Turkish Ministry of Foreign Affairs’ support to the “genocide denial” campaign over Twitter, via the account @FCArmenia, hints at an official nature of this relationship. For example, this tweet by Turkey’s Houston Consulate taking pride in covering streets with posters prepared by the Fact Check Armenia:

Turkey’s genocide-denial campaign in the U.S. is maintained under the name of these small organizations, which gather around the Turkish American Steering Committee (TASC), where Taskin sits on the board. TASC is also instrumental for Turkish pro-government business investments in the U.S.

But the real financier of the broad lobbying effort is the Turkish government itself. A Washington Post article from 2010 states, “The Turkish government has spent millions on Washington lobbying over the past decade” for Armenian Genocide denial. A more recent account puts that tag about $5 million for annual lobbying efforts on record. Indeed, in 2014, the Turkish embassy in Washington, D.C., has paid $1.4 million to Alpaytac Public Relations company alone, according to FARA records released by the Department of Justice.

This year, the genocide-denial campaign got more aggressive after Turkish President Recep Tayyip Erdoğan’s already strained visit to Washington, D.C., turned into a PR nightmare after journalists were physically assaulted by Erdoğan’s bodyguards at the Brookings Institute. Last week, full-page ads on Wall Street Journal promoted Turkey’s denial website, and earlier, billboards that claim Armenians are liars were placed near the Armenian Genocide memorial site in Boston. The billboards were promptly removed by Clear Channel after an area resident, Elizabeth Weinbloom, complained about it on Twitter.

Fact Check Armenia then began to harass Weinbloom on Twitter and Facebook:

As some skeptical Twitter users revealed, only a quarter of the followers of the @FCArmenia account appears to be real. Its number of followers increased from 2,000 to 42,000 since October—a boost similar to that of politically motivated scam accounts used by pro-government Turkish social media operatives—perhaps thanks to a ‘large scale’ social media campaign revealed in a job posting issued by Taskin’s staffing office in January this year.

Certainly, the millions paid by Turkey for the lobbying is not in vain: Obama did not, for the eighth time, refer to the Armenian Genocide as a “genocide” this year, breaking an electoral campaign promise he made in 2008. But as the lobbying occurs mostly behind closed doors, and since Turkey’s strategic importance does not need aerial stunts over Manhattan, the performance was meant for another audience: the people of Turkey.
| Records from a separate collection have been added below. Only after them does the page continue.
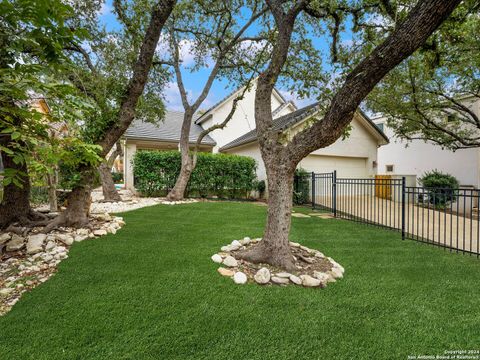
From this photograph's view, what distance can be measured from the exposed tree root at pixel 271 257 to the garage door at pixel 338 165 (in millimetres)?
8503

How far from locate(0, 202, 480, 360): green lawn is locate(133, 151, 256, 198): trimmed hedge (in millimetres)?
6820

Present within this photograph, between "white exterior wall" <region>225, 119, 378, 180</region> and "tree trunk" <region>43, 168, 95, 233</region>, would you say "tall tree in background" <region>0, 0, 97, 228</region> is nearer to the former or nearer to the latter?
"tree trunk" <region>43, 168, 95, 233</region>

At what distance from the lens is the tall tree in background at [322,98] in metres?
2.55

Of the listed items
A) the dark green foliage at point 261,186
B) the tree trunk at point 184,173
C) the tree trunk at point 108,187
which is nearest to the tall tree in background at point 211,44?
the tree trunk at point 184,173

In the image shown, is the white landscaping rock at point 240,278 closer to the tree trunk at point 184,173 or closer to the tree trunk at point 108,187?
the tree trunk at point 184,173

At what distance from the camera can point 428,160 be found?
14336 millimetres

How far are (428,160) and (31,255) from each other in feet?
59.4

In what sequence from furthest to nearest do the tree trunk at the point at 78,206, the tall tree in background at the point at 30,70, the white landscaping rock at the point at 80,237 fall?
the tree trunk at the point at 78,206 < the white landscaping rock at the point at 80,237 < the tall tree in background at the point at 30,70

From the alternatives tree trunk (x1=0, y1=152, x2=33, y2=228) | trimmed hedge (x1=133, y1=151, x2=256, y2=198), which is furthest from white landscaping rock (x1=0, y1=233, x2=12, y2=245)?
trimmed hedge (x1=133, y1=151, x2=256, y2=198)

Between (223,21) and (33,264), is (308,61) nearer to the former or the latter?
(223,21)

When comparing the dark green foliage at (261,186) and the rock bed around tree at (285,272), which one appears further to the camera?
the dark green foliage at (261,186)

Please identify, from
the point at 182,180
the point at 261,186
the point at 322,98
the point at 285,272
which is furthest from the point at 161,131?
the point at 285,272

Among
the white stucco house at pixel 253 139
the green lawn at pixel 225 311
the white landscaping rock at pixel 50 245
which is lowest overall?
the green lawn at pixel 225 311

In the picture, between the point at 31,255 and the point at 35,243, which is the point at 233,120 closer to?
the point at 35,243
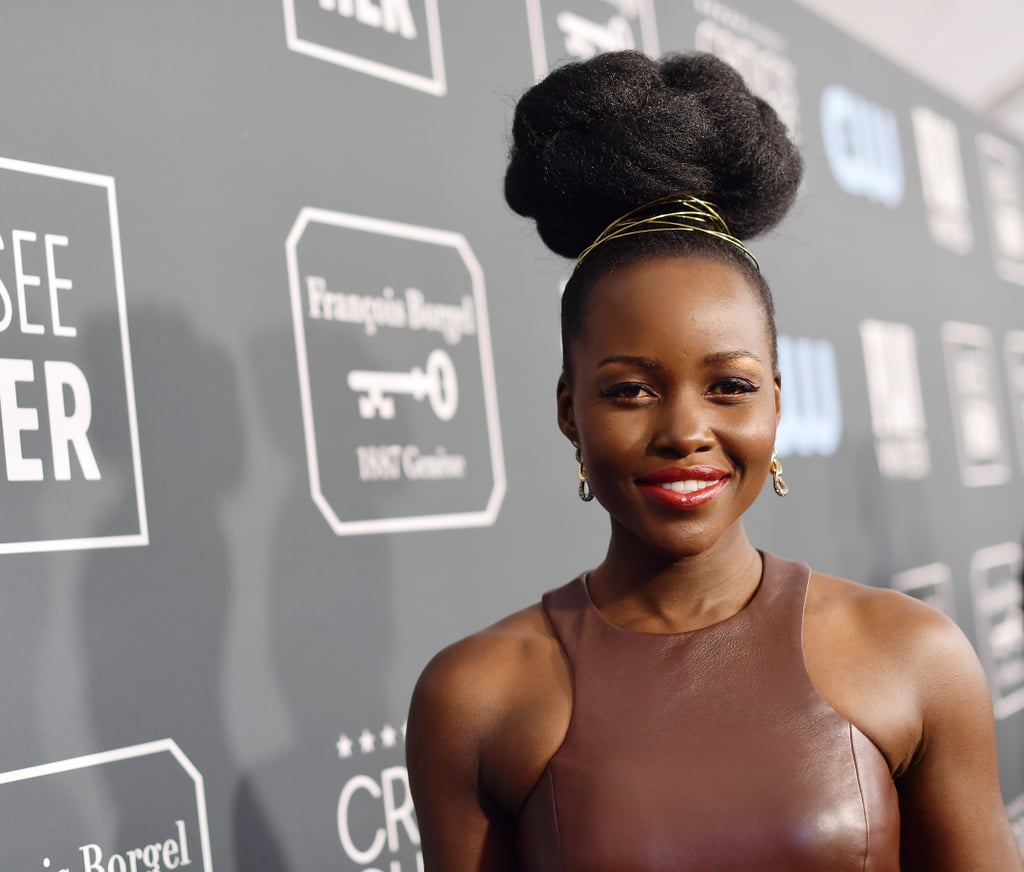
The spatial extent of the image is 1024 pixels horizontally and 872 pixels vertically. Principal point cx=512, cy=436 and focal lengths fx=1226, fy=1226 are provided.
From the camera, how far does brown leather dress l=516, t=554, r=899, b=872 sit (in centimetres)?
90

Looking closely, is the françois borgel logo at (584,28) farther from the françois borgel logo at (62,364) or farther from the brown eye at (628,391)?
the brown eye at (628,391)

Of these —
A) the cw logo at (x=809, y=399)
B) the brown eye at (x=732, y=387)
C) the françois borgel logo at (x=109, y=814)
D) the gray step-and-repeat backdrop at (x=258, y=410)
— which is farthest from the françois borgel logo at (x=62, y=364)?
the cw logo at (x=809, y=399)

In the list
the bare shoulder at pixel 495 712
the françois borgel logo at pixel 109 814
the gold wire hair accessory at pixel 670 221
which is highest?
the gold wire hair accessory at pixel 670 221

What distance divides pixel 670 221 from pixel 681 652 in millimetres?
363

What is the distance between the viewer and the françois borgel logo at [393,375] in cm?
159

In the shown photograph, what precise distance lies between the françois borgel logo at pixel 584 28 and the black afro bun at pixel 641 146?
970 millimetres

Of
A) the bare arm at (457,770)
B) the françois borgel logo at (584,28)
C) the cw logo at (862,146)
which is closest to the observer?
the bare arm at (457,770)

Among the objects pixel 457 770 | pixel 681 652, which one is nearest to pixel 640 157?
pixel 681 652

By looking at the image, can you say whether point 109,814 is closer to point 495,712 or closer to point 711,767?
point 495,712

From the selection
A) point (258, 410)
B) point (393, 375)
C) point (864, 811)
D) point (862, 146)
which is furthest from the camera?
point (862, 146)

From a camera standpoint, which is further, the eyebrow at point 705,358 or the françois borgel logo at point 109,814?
the françois borgel logo at point 109,814

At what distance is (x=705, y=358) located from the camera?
3.17ft

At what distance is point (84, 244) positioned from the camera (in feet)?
4.40

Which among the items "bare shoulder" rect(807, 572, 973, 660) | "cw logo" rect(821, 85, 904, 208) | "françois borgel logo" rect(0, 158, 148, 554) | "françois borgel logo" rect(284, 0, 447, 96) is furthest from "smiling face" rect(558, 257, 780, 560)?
Answer: "cw logo" rect(821, 85, 904, 208)
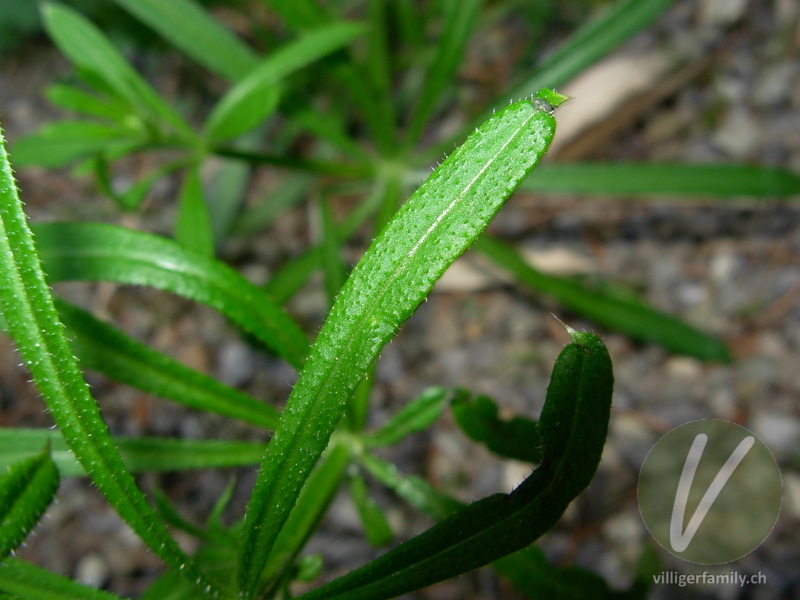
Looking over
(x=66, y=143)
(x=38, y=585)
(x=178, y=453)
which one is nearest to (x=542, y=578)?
(x=178, y=453)

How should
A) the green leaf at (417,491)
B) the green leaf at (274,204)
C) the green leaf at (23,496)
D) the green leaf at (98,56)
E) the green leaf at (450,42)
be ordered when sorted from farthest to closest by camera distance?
1. the green leaf at (274,204)
2. the green leaf at (450,42)
3. the green leaf at (98,56)
4. the green leaf at (417,491)
5. the green leaf at (23,496)

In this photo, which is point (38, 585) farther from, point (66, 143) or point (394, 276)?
point (66, 143)

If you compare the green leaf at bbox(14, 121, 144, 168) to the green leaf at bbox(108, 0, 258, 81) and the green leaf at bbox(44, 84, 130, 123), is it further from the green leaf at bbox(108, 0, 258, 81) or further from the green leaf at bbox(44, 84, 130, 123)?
the green leaf at bbox(108, 0, 258, 81)

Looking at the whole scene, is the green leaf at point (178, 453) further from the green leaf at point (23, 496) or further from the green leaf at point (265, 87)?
the green leaf at point (265, 87)

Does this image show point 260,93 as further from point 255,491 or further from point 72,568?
point 72,568

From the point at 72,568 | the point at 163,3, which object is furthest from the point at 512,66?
the point at 72,568

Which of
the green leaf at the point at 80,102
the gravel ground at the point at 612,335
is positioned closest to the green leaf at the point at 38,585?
the green leaf at the point at 80,102
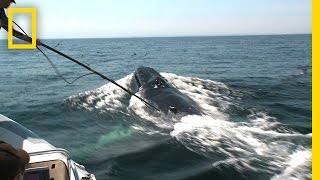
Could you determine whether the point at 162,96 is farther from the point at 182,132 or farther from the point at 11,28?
the point at 11,28

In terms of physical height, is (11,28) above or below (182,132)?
above

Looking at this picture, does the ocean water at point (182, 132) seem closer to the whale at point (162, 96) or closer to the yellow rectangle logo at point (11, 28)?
the whale at point (162, 96)

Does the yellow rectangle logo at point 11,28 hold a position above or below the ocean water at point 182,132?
above

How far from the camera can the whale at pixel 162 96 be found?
15492 millimetres

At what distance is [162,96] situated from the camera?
672 inches

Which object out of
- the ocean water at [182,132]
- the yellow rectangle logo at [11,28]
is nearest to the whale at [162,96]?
the ocean water at [182,132]

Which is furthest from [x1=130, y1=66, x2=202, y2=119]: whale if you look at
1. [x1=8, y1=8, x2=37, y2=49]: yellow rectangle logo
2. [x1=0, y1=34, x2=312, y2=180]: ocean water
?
[x1=8, y1=8, x2=37, y2=49]: yellow rectangle logo

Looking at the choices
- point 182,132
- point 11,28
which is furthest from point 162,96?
point 11,28

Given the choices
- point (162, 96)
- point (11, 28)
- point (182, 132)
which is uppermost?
point (11, 28)

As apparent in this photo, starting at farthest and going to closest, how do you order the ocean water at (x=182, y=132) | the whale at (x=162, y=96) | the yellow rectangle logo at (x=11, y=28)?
the whale at (x=162, y=96) → the ocean water at (x=182, y=132) → the yellow rectangle logo at (x=11, y=28)

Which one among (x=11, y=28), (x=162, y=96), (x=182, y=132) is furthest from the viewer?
(x=162, y=96)

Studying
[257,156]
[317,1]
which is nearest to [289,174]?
[257,156]

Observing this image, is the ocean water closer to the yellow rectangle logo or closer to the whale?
the whale

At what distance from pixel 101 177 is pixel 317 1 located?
292 inches
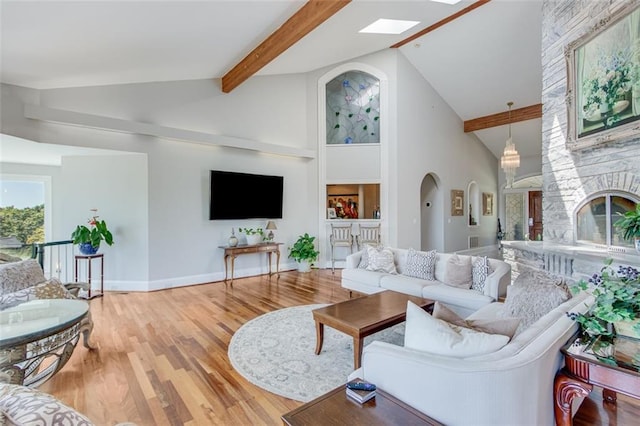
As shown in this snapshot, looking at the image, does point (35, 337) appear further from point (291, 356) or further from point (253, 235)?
point (253, 235)

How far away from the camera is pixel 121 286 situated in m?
5.17

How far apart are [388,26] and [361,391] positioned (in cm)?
629

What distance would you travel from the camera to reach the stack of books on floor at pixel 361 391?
1.36 meters

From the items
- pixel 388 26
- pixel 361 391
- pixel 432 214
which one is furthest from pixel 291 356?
pixel 432 214

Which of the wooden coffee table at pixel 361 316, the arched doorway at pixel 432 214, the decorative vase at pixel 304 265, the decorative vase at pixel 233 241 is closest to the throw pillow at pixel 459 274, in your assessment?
the wooden coffee table at pixel 361 316

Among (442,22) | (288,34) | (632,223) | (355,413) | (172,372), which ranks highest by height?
(442,22)

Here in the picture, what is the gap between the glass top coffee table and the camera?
6.56 feet

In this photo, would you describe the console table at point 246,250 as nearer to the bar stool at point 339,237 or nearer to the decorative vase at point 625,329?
the bar stool at point 339,237

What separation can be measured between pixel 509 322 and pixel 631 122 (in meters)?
3.15

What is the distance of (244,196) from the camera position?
6.21 m

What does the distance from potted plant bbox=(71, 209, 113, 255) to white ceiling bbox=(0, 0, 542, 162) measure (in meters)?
2.06

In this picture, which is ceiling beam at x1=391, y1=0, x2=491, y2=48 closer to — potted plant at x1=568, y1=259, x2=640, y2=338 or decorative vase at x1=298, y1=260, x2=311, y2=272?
decorative vase at x1=298, y1=260, x2=311, y2=272

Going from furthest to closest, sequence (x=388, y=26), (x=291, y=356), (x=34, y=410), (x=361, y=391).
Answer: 1. (x=388, y=26)
2. (x=291, y=356)
3. (x=361, y=391)
4. (x=34, y=410)

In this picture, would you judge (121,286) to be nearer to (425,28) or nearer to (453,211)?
(425,28)
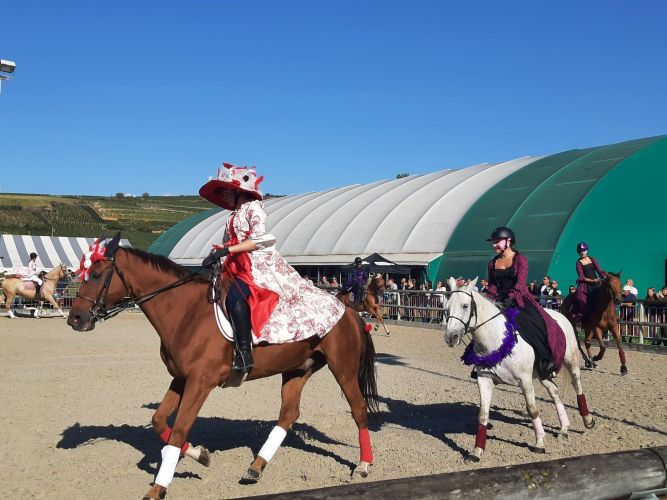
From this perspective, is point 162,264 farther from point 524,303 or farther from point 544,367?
point 544,367

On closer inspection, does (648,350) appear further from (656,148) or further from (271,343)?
(271,343)

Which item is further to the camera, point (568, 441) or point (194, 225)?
point (194, 225)

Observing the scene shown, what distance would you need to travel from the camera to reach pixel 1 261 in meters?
39.1

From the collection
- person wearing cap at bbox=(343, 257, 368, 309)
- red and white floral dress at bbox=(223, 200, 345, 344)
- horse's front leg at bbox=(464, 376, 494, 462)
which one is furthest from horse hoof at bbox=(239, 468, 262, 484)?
person wearing cap at bbox=(343, 257, 368, 309)

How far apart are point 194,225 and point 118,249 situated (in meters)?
46.6

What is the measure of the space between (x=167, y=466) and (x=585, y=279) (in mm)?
9626

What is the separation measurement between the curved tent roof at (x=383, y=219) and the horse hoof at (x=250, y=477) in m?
22.7

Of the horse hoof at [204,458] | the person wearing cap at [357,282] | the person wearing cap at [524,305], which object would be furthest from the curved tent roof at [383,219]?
the horse hoof at [204,458]

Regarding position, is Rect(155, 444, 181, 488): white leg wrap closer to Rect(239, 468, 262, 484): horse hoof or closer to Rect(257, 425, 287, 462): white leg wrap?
Rect(239, 468, 262, 484): horse hoof

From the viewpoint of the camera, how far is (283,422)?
6520 millimetres

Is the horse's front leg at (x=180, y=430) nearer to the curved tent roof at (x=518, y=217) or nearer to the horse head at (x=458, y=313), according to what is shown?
the horse head at (x=458, y=313)

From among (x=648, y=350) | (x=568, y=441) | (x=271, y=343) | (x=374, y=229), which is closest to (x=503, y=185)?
(x=374, y=229)

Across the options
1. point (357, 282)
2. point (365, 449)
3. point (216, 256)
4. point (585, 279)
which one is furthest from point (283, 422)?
point (357, 282)

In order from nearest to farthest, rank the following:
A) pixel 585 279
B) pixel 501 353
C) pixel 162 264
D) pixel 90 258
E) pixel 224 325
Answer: pixel 224 325, pixel 90 258, pixel 162 264, pixel 501 353, pixel 585 279
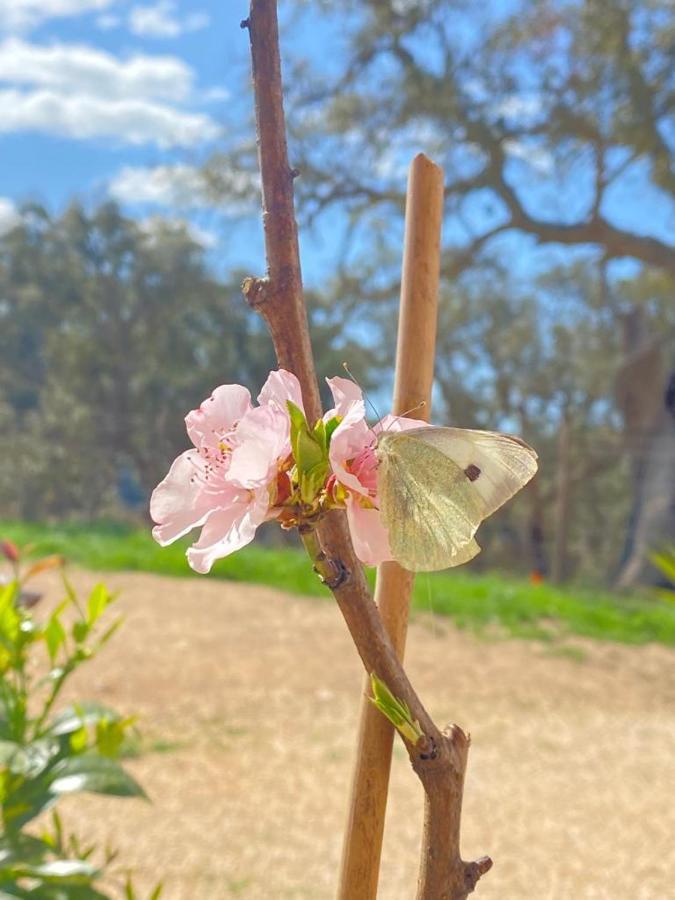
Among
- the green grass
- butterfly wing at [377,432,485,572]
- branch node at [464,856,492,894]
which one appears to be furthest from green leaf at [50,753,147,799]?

In stark contrast to non-existent U.S. coverage and the rather negative international coverage, the skywriting over NYC was reported with pride and joy on Turkish media. State news agency assigned a photographer to cover the scenes of skywriting and the dance troupe, which Turkish pro-government papers reported as “Turkish festival in New York,” while PR agencies from Istanbul, posing as foreign press, reported the events as the “Turkish-Armenian reconciliation.”

With increasing censorship at home and concerning paranoia abroad, Turkey wanted a moment of attention; but other than the Armenian descendants it upset, most New Yorkers seem to miss the point of scribbles in the clouds.